Mancata comunicazione di un indirizzo Pec al Ministero della Giustizia: chiesto l’accertamento dell’inottemperanza di un Comune

Mancata comunicazione di un indirizzo Pec al Ministero della Giustizia: chiesto l’accertamento dell’inottemperanza di un Comune

Nella Sentenza n. 1426 dell’11 giugno 2019 del Tar Catania, i Giudici affermano che è inammissibile il ricorso ex artt. 31 e 117 del Cpa con il quale alcune Associazioni di Avvocati amministrativisti hanno chiesto l’accertamento dell’inottemperanza di un Comune rispetto all’obbligo di comunicare al Ministero della Giustizia un valido indirizzo di Posta elettronica certificata ove ricevere le comunicazioni e le notificazioni, al fine di farlo inserire nell’Elenco di cui all’art. 16, comma 12, del Dl. n. 179/2012. Ciò in quanto l’Istanza non ha ad oggetto l’emissione di un provvedimento amministrativo che costituisce espressione di un pubblico potere, ma un comportamento dell’Amministrazione ossia la “comunicazione” della Pec al Ministero della Giustizia.

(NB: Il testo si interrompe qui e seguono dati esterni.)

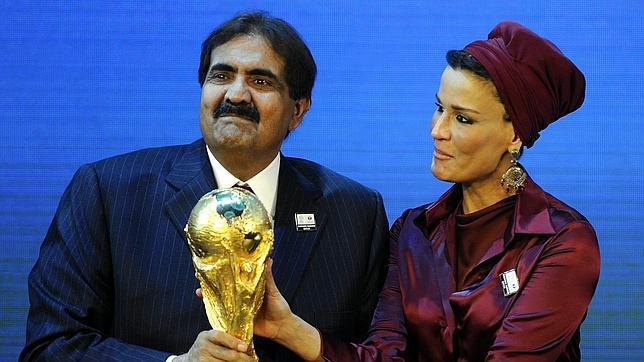 El emir de Qatar y su esposa, tras el anuncio de que su país albergará los Mundiales de Fútbol en 2022 / FOTO: AP.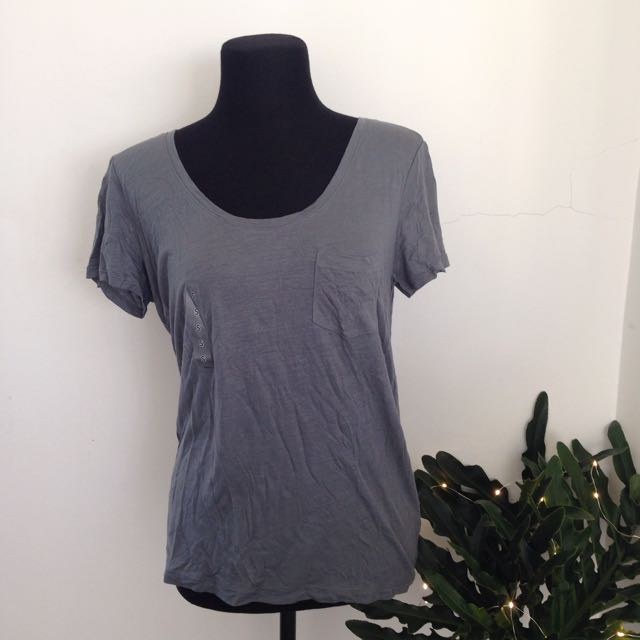 Uniqlo Grey Pocket Tee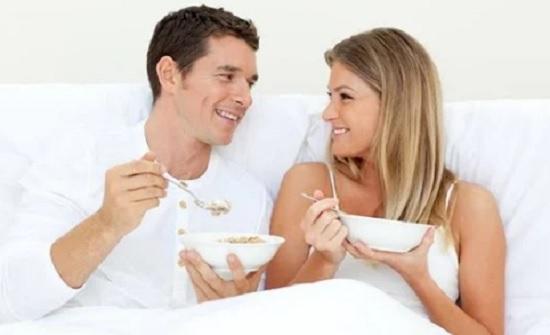 للرجال والنساء.. نظام غذائي لزيادة الخصوبة وسرعة الحمل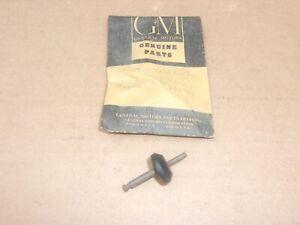1954-58 Chevrolet 1953-59 Oldsmobile NOS GM MASTER CYLINDER COMPENSATING VALVE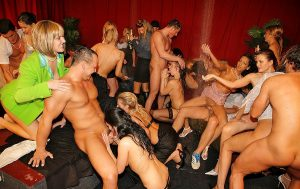 swingerklub swinger party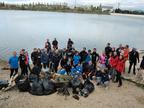 Bañeras, bicicletas...: 'viaje' al fondo de la balsa de La Morea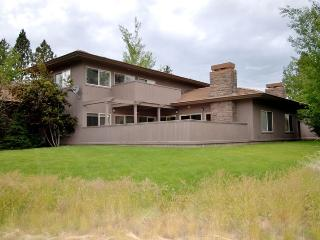 Perfect 2 bedroom House in Bend - Bend vacation rentals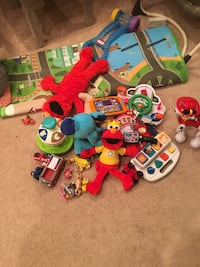 assorted color plastic toy lot Calgary, T3A 3W2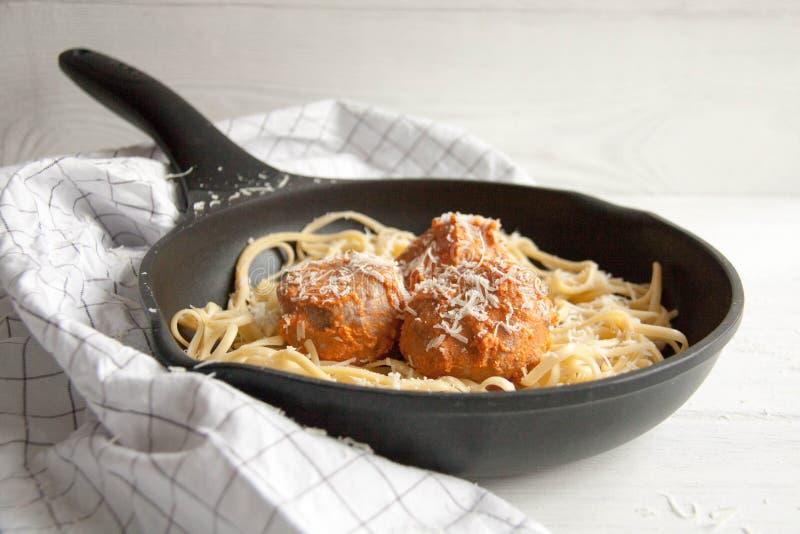 Almôndegas com molho de tomate e linguine da massa fotografia de stock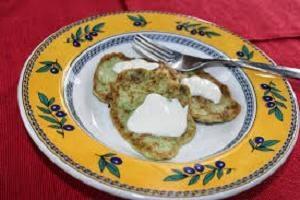 Assiette végétale savoureuse: biscuits aux pancakes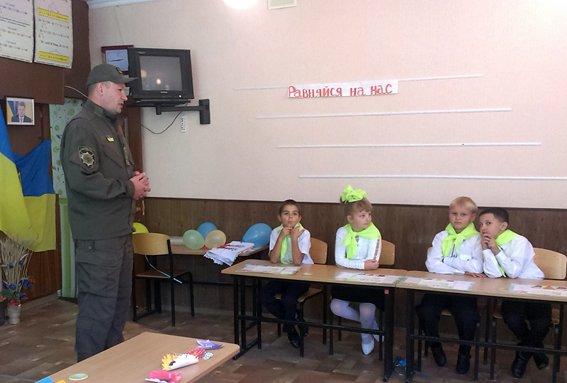 Авдеевские полицейские провели превентивную работу среди школьников (ФОТО), фото-2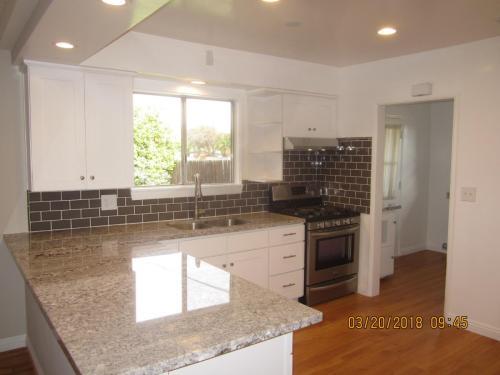 503 S Gretta Avenue Photo 1
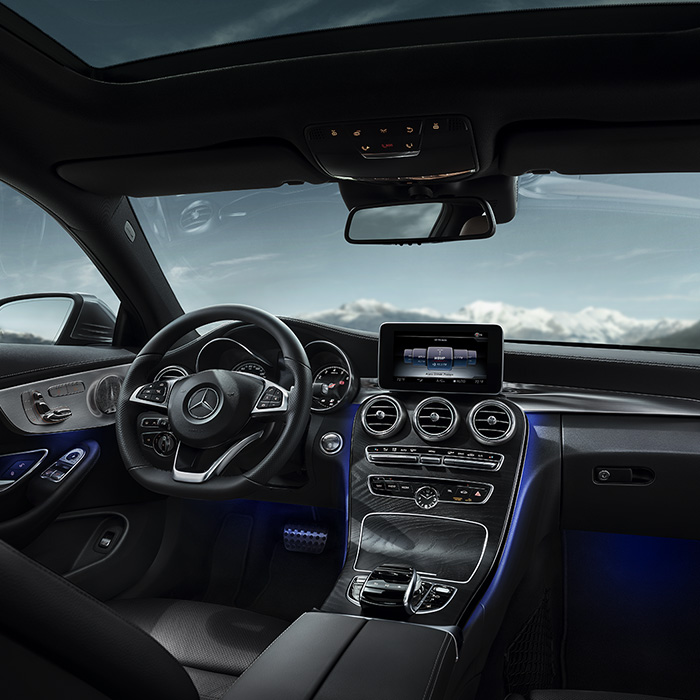 2017 Mercedes-Benz C-Class Dashboard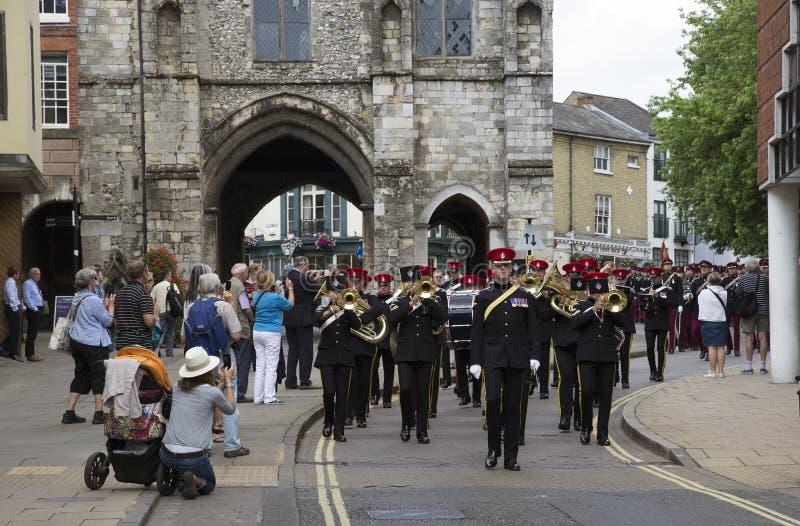 前进在温彻斯特英国英国的团带 库存照片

Tuttavia tale azione, nella sussistenza di tutti i presupposti di legge, può essere convertita in azione ai sensi del Dlgs. n. 198/2009 (azione per l’efficienza delle Pubbliche Amministrazioni, cd. “class action”), atteso che sostanzialmente i ricorrenti hanno contestato la violazione dei termini da parte del Comune nella comunicazione dell’indirizzo Pec al Ministero della Giustizia ai sensi della normativa vigente. Infatti, i Giudici evidenziano che sussiste la legittimazione all’azione delle Associazioni di Avvocati amministrativi ricorrenti, in quanto rappresentative, per Statuto, anche dello specifico interesse asseritamente leso dal Comune con la mancata comunicazione dell’indirizzo Pec. Sussiste anche l’interesse ad agire, in quanto i ricorrenti hanno rappresentato “che il mancato inserimento dell’indirizzo Pec nel suddetto Registro non consente agli Avvocati di procedere alla notifica telematica tramite Pec, ma li obbliga a procedere alla notifica cartacea, ad asseverarne la copia per procedere poi al deposito telematico, con notevole dispendio di tempo e di denaro”. Infine, i Giudici precisano che, ai fini della notifica telematica di un atto processuale ad un’Amministrazione pubblica, possono utilizzarsi esclusivamente gli indirizzi Pec inseriti nell’apposito Registro tenuto dal Ministero della Giustizia al quale, ai sensi dell’art. 16, comma 12, del Dl. n. 179/2012, gli Enti avrebbero dovuto dare comunicazione entro il 30 novembre 2014.